### SOURCE MATERIAL
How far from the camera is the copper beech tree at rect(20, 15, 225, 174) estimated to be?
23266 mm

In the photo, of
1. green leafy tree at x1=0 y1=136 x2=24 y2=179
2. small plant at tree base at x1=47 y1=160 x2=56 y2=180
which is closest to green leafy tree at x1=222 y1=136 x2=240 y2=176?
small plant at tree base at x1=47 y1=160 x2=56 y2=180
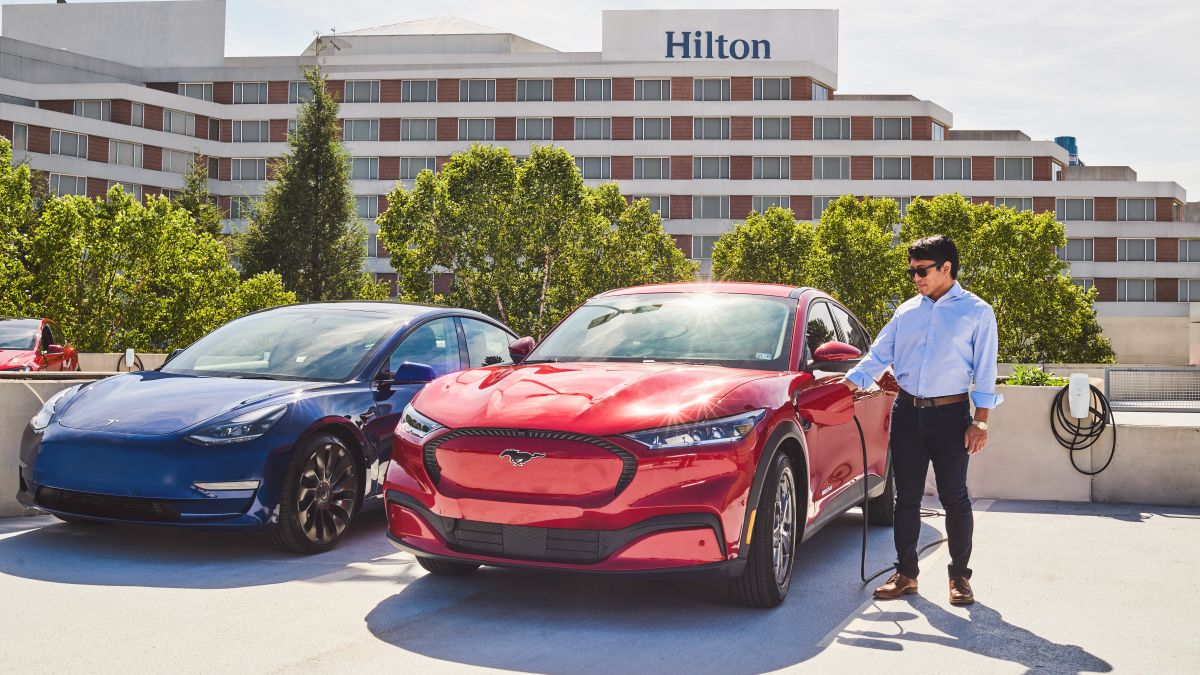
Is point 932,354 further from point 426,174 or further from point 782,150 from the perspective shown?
point 782,150

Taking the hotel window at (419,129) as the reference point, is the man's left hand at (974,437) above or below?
below

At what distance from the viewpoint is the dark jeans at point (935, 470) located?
5672 millimetres

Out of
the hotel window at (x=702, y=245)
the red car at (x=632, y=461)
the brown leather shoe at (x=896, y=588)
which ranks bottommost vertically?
the brown leather shoe at (x=896, y=588)

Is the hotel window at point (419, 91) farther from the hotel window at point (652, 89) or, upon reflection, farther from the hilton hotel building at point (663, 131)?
the hotel window at point (652, 89)

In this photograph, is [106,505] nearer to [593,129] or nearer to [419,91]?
[593,129]

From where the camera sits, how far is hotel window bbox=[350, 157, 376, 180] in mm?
70000

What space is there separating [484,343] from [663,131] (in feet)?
197

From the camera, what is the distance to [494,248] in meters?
46.4

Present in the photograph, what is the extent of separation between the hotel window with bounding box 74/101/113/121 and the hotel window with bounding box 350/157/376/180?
14.0 m

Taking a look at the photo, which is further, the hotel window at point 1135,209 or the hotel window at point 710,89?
the hotel window at point 1135,209

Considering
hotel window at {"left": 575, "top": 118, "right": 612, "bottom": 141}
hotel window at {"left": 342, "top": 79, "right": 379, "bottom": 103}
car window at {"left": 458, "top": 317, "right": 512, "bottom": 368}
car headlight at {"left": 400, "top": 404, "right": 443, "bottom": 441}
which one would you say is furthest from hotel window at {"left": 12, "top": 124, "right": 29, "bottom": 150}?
car headlight at {"left": 400, "top": 404, "right": 443, "bottom": 441}

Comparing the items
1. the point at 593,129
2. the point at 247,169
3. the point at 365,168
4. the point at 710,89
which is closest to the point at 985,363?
the point at 593,129

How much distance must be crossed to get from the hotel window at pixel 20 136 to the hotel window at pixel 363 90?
18105 mm

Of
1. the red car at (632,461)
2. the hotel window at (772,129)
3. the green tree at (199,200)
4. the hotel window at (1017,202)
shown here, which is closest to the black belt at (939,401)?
the red car at (632,461)
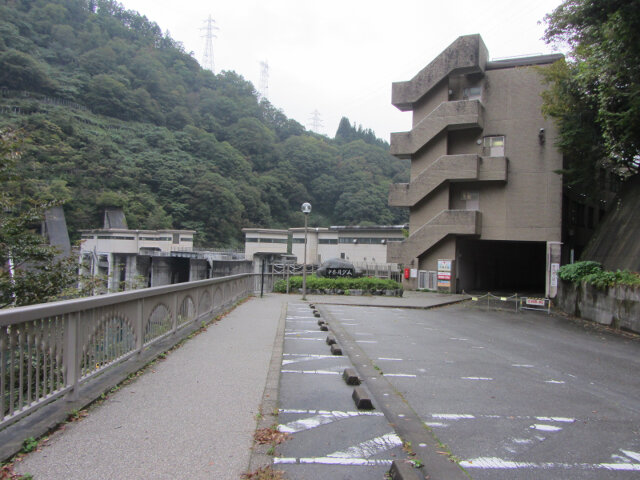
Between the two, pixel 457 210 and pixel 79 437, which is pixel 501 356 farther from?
pixel 457 210

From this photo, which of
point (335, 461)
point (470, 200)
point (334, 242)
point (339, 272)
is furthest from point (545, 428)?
point (334, 242)

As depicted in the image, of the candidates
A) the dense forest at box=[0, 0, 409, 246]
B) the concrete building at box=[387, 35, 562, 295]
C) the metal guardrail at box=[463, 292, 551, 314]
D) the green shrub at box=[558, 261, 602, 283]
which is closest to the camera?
the green shrub at box=[558, 261, 602, 283]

### WHAT TO DO
Copy out the records word for word, from the line with "Taking the hotel" up to and including the line with "5672 millimetres".

### RESULT
Taking the hotel window at (419,129) as the reference point, is the man's left hand at (974,437) above or below?
below

At what distance from the viewpoint is the dark jeans at point (935, 470) located?
5672 millimetres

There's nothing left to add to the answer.